In den vergangenen Jahren gab es immer wieder Konflikte um den Augsburger Medienverlag Weltbild. Michael Rosenberger, Professor für Moraltheologie an der Katholischen Privatuniversität Linz, beleuchtet die Hintergründe und hebt die Bedeutung ethischer Wertmaßstäbe für kirchliche Geldanlagen hervor.

"Ist in der Kirche der Teufel los?" So fragt der Journalist Paul Badde am 20. November 2011 den Kölner Kardinal Joachim Meisner. Dieser antwortet:

"Ich verstehe jeden, der das fragt, wenn wir Schriften von Kirchenfeinden, Esoterik, Erotik et cetera verbreiten. Das kann ich alles nicht mehr nachvollziehen. Da gibt es nur noch eins: Wir müssen uns davon radikal trennen! Dazu gibt es für mich gar keine Alternative."

Ein zweites Mal hakt der Journalist nach: "Kündigt sich da eine Tempelreinigung der deutschen Kirche an?" Worauf der Kardinal antwortet:

"Ich hoffe es. Doch wissen Sie, ich gehe alle vier Wochen beichten. Das ist auch eine Art Tempelreinigung. Aber nun werden wir wohl zu klaren Entscheidungen im Sinne des Heiligen Vaters kommen."1

Noch ein drittes Mal spitzt der Journalist zu: "Heißt das, dass Sie schon die Stricke flechten, mit denen Sie die Händler aus dem Tempel verjagen wollen?" Worauf der Kardinal erwidert:

"Wissen Sie, wir sind eine Bischofskonferenz und gemeinsam Träger des apostolischen Amtes, da kommen wir, hoffe ich, auch ohne Stricke aus. Wir sind zu einem eindeutigen Zeugnis aufgerufen. Dies vor allem anderen. Dass wir sagen: Das geht, und das geht nicht mehr. Manches wird nicht mehr so weitergehen können, wie es bis bisher gegangen ist."2

Hintergrund des Interviews war die "Causa Weltbild". Der Augsburger Medienverlag Weltbild gehört zu 100 Prozent der katholischen Kirche in Deutschland. Gesellschafter des Konzerns mit 6400 Mitarbeitern und mehr als 1,6 Milliarden Euro Jahresumsatz sind zwölf katholische Diözesen, der Verband der Diözesen Deutschlands und die Soldatenseelsorge Berlin. Dieser Konzern vertreibe über seinen Online-Handel etliche erotische, esoterische und kirchenkritische Schriften, so der bereits 2008 geäußerte Vorwurf konservativer Kreise. Doch während die Bischöfe 2008 den Ball flach halten und die öffentliche Erregung abwiegeln können, gelingt ihnen dies Ende 2011 nicht mehr. So fordert zum Beispiel Alexander Kissler im "Focus" den "kompletten Ausstieg" der Kirche aus Weltbild und Droemer Knaur sowie den "Verkauf sämtlicher Anteile..., und sei es mit Verlusten". Diesen Preis müsse "eine Kirche sich leisten können, für die eine Entweltlichung um der Welt willen nicht nur eine fromme Phrase ist"3.

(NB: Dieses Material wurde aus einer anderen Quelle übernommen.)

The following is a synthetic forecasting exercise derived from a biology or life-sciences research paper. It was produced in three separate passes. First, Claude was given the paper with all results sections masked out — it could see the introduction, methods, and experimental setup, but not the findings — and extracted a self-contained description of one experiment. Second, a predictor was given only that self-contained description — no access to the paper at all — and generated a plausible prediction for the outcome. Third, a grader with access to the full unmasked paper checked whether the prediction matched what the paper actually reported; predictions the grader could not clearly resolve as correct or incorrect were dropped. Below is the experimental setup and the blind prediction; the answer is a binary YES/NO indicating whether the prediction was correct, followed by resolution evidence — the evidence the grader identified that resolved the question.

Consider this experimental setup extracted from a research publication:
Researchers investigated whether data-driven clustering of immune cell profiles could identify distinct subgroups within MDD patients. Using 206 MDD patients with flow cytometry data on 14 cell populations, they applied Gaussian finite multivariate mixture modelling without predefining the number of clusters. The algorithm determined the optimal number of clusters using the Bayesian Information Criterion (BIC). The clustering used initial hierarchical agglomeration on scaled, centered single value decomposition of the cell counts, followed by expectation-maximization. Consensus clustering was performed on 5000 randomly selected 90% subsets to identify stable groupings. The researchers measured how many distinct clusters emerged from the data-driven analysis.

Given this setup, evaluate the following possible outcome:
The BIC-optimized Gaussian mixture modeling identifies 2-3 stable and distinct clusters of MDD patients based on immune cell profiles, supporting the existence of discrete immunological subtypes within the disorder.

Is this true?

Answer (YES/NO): NO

Zu seiner Verteidigung gibt der Verlag an, dass der Umsatz mit den beanstandeten Schriften nur 0,2 Prozent ausmache und er auf den "mündigen Bürger" setze. Zensur finde nicht statt. Darüber hinaus versuche man, der eigenen Verantwortung gerecht zu werden, indem man bei "Holocaust-Leugnern, Kriegs- und Gewaltverherrlichung sowie bei Sex" und Kirchenkritik Grenzen setze. Auf Drängen des Aufsichtsrates sei vor Jahren ein Speziallektorat eingerichtet worden mit der Aufgabe, inhaltlich nicht tolerable Publikationen aus dem Vertrieb zu nehmen. Da sich Weltbild im Versandhandel mit Wettbewerbern wie Amazon behaupten müsse, habe die Verlagsgruppe ihr Angebot im Internet um das lieferbare Großhandelsangebot ergänzt. Darin fänden sich auch Bücher erotischen, nicht aber pornografischen Inhalts4.

Kann also der "Tempel" kirchlicher Vermögensbeteiligungen überhaupt keimfrei gehalten werden? Kann die Kirche Geldgeschäfte machen, ohne dass ihre Finger schmutzig werden? Und wenn nicht, ist dann die Konsequenz Kardinal Meisners unausweichlich, den Tempel zu reinigen, indem man ihn entleert und alle kirchlichen Beteiligungen preisgibt?

Frage und Geltungsbereiche der klassischen Lehre der cooperatio

Genau um diese Fragen geht es in der klassischen moraltheologischen Lehre über die "cooperatio ad malum", die "Mitwirkung zur Sünde". Kontext dieses traditionsreichen Arguments, das in der Moraltheologie des 16. und 17. Jahrhunderts auftaucht5 und in der "Theologia moralis" des Alfons von Liguori (1696-1787) eine erste umfassende Systematisierung erfährt6, ist die Überzeugung, dass "'die Welt' eine Quelle sittlicher Versuchungen" und folglich "jede Teilnahme an der von der Welt andrängenden Sünde" zu meiden sei7 - ohne dass man sich jedoch gänzlich aus der Welt zurückziehen könne. Wie können Christen und Christinnen in einer Welt handeln, in der sie unweigerlich mit Menschen in Kontakt kommen, die Böses tun? Wie können sie mit diesen Menschen kooperieren, ohne selbst in deren böse Taten hineingezogen zu werden - insbesondere dann, wenn die Kooperation ein objektiv gutes Ziel verfolgt?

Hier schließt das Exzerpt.